- Opening Delimiter -
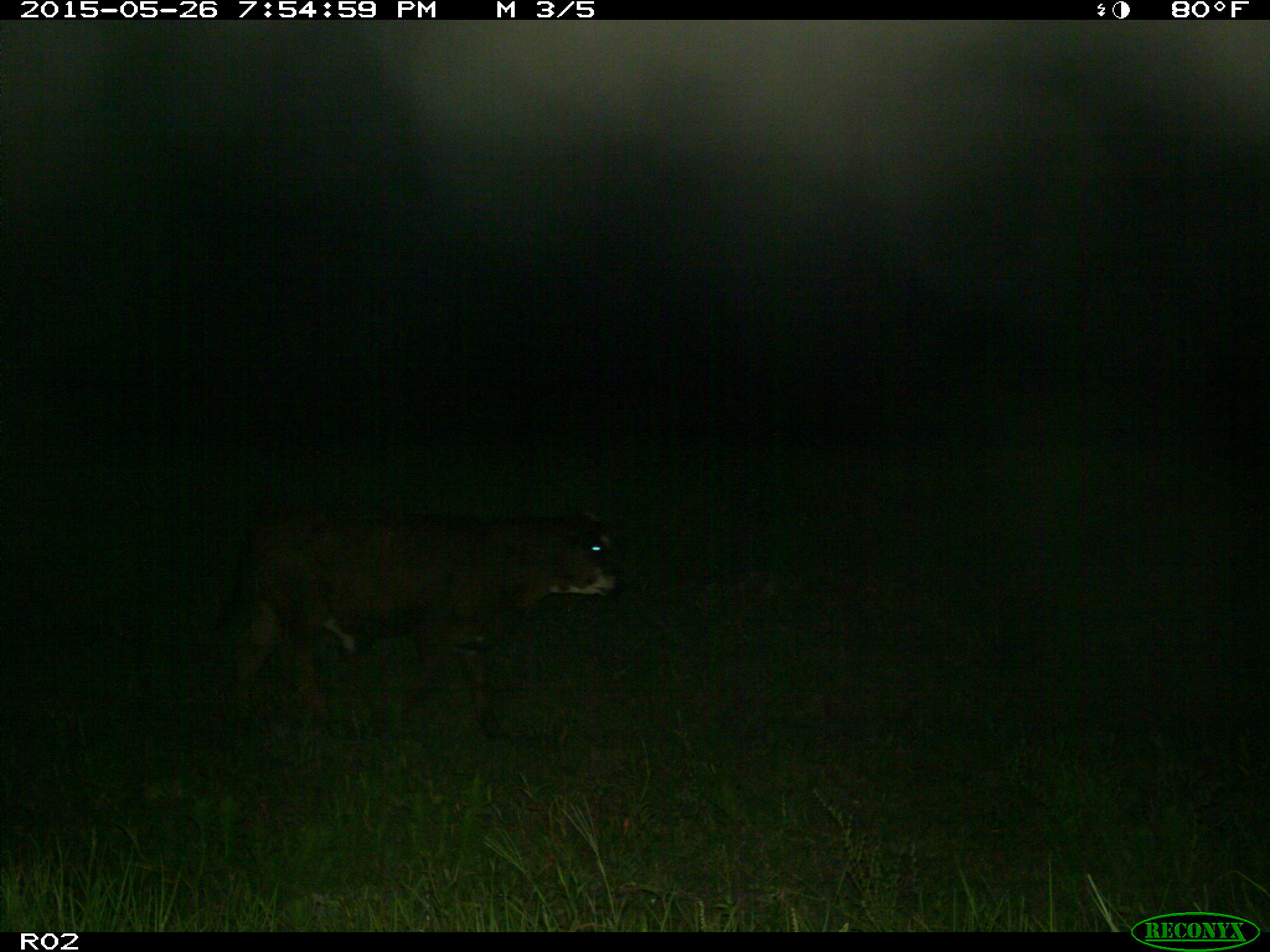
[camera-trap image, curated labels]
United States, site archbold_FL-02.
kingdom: Animalia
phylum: Chordata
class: Mammalia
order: Artiodactyla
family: Bovidae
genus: Bos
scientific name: Bos taurus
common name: domestic cow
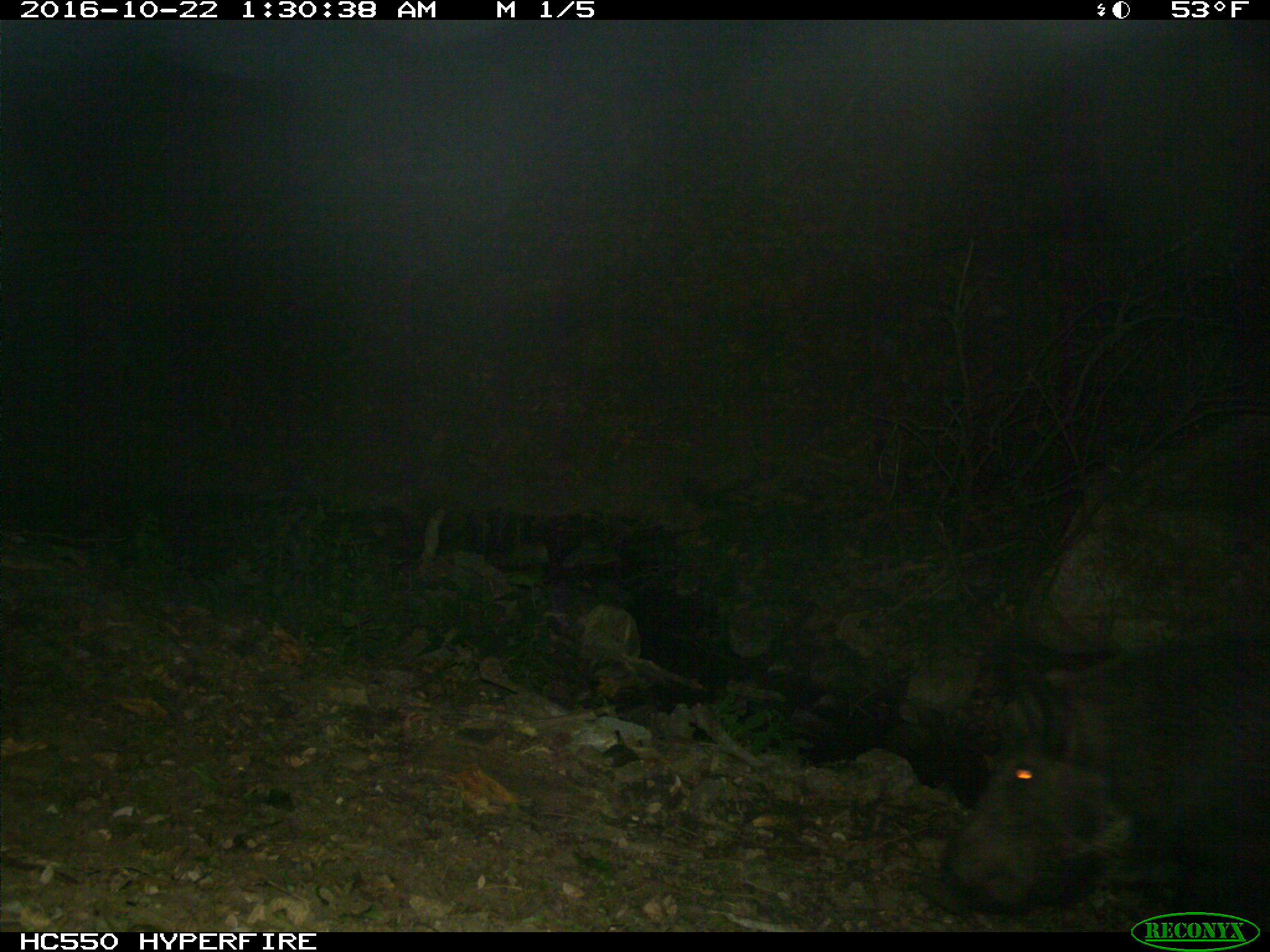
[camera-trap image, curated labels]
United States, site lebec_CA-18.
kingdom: Animalia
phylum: Chordata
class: Mammalia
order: Artiodactyla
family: Suidae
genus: Sus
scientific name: Sus scrofa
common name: wild boar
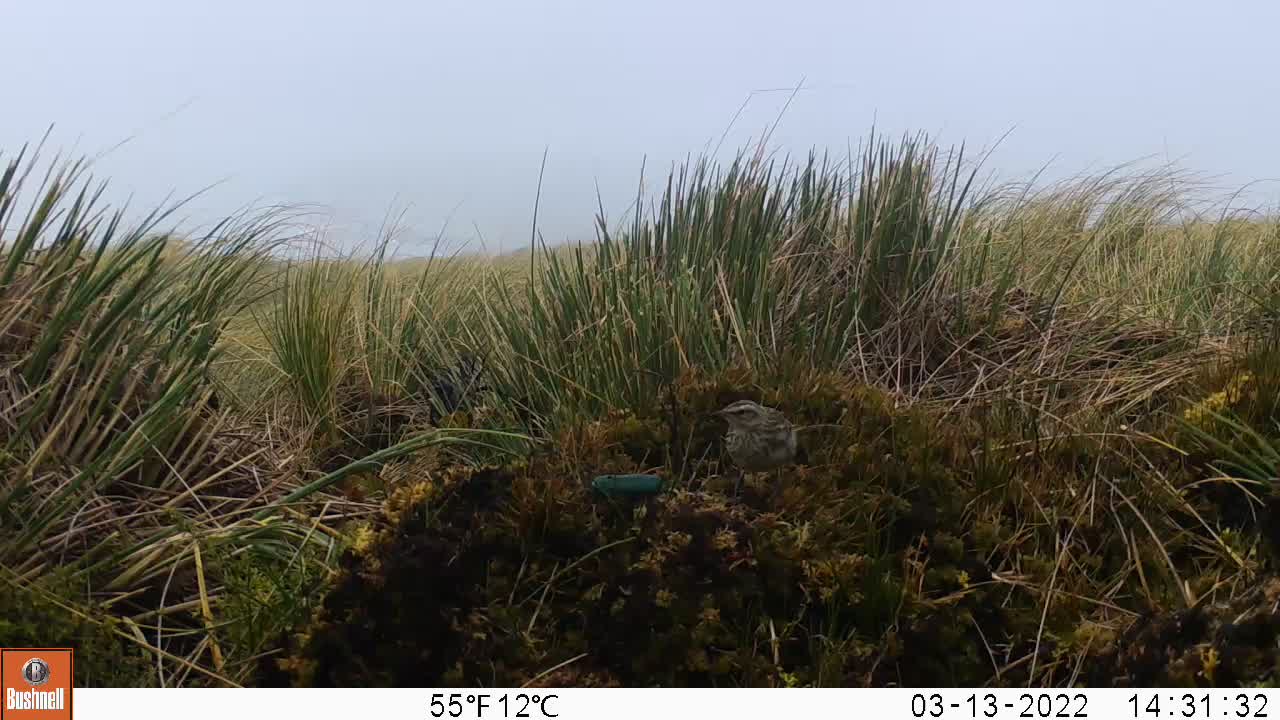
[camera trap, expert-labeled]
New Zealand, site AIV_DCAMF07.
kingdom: Animalia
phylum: Chordata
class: Aves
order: Passeriformes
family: Motacillidae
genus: Anthus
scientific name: Anthus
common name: pipit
- Closing Delimiter -
=== What you are asked to do ===
The whole listing above is to be repeated exactly, apart from its pictures.

=== Response area ===
[camera-trap image, curated labels]
United States, site archbold_FL-02.
kingdom: Animalia
phylum: Chordata
class: Mammalia
order: Artiodactyla
family: Bovidae
genus: Bos
scientific name: Bos taurus
common name: domestic cow
[camera-trap image, curated labels]
United States, site lebec_CA-18.
kingdom: Animalia
phylum: Chordata
class: Mammalia
order: Artiodactyla
family: Suidae
genus: Sus
scientific name: Sus scrofa
common name: wild boar
[camera trap, expert-labeled]
New Zealand, site AIV_DCAMF07.
kingdom: Animalia
phylum: Chordata
class: Aves
order: Passeriformes
family: Motacillidae
genus: Anthus
scientific name: Anthus
common name: pipit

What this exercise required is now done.